| What to do |
Rewrite every line of the material below, replacing "camera" with "observer" and changing nothing else. Omit the pictures from your output.

━━━━━━━━━━

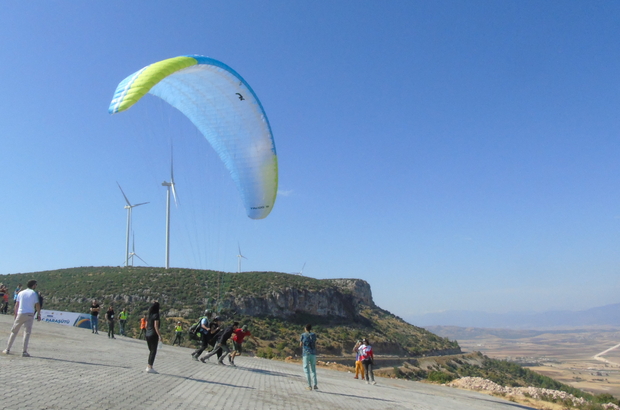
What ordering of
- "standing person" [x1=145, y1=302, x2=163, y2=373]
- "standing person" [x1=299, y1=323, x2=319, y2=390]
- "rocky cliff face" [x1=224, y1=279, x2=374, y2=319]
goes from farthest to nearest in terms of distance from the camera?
"rocky cliff face" [x1=224, y1=279, x2=374, y2=319] → "standing person" [x1=299, y1=323, x2=319, y2=390] → "standing person" [x1=145, y1=302, x2=163, y2=373]

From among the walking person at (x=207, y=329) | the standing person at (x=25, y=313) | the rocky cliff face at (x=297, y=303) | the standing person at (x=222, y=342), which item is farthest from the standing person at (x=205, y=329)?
the rocky cliff face at (x=297, y=303)

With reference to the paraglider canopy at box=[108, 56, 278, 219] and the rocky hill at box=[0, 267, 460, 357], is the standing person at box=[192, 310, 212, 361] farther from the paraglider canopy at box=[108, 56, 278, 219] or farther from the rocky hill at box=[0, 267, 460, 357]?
the rocky hill at box=[0, 267, 460, 357]

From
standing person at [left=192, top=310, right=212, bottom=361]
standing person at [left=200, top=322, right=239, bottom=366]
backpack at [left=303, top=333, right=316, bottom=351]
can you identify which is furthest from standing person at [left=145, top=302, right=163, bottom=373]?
standing person at [left=200, top=322, right=239, bottom=366]

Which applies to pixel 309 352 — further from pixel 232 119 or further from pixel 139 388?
pixel 232 119

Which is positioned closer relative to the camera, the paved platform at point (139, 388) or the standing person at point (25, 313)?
the paved platform at point (139, 388)

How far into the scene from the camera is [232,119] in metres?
16.1

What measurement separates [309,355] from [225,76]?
357 inches

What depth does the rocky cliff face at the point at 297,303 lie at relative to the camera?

━━━━━━━━━━

| Expected answer |
What ordering of
- "standing person" [x1=145, y1=302, x2=163, y2=373]
- "standing person" [x1=299, y1=323, x2=319, y2=390]
- "rocky cliff face" [x1=224, y1=279, x2=374, y2=319]
goes from farthest to nearest in terms of distance from the observer?
"rocky cliff face" [x1=224, y1=279, x2=374, y2=319] → "standing person" [x1=299, y1=323, x2=319, y2=390] → "standing person" [x1=145, y1=302, x2=163, y2=373]

From among the walking person at (x=207, y=329) | the standing person at (x=25, y=313) | the rocky cliff face at (x=297, y=303) | the standing person at (x=222, y=342), which item is farthest from the standing person at (x=205, y=329)?
the rocky cliff face at (x=297, y=303)

With reference to the paraglider canopy at box=[108, 56, 278, 219] and the rocky hill at box=[0, 267, 460, 357], is the standing person at box=[192, 310, 212, 361] farther from the paraglider canopy at box=[108, 56, 278, 219] or farther from the rocky hill at box=[0, 267, 460, 357]?
the rocky hill at box=[0, 267, 460, 357]

From
standing person at [left=192, top=310, right=212, bottom=361]
standing person at [left=200, top=322, right=239, bottom=366]
backpack at [left=303, top=333, right=316, bottom=351]
can you identify which is furthest from standing person at [left=145, top=302, right=163, bottom=373]?
standing person at [left=200, top=322, right=239, bottom=366]

Which applies to pixel 309 352 — further from pixel 232 119 or further from pixel 139 388?
pixel 232 119

Which is positioned closer relative to the observer, the paved platform at point (139, 388) or the standing person at point (25, 313)?
the paved platform at point (139, 388)

How far into the scene from the observer is [232,119] in metres?
16.1

What measurement separates [309,355] from [225,76]?
357 inches

What depth does the rocky cliff face at the point at 297,303 lie at relative to the observer?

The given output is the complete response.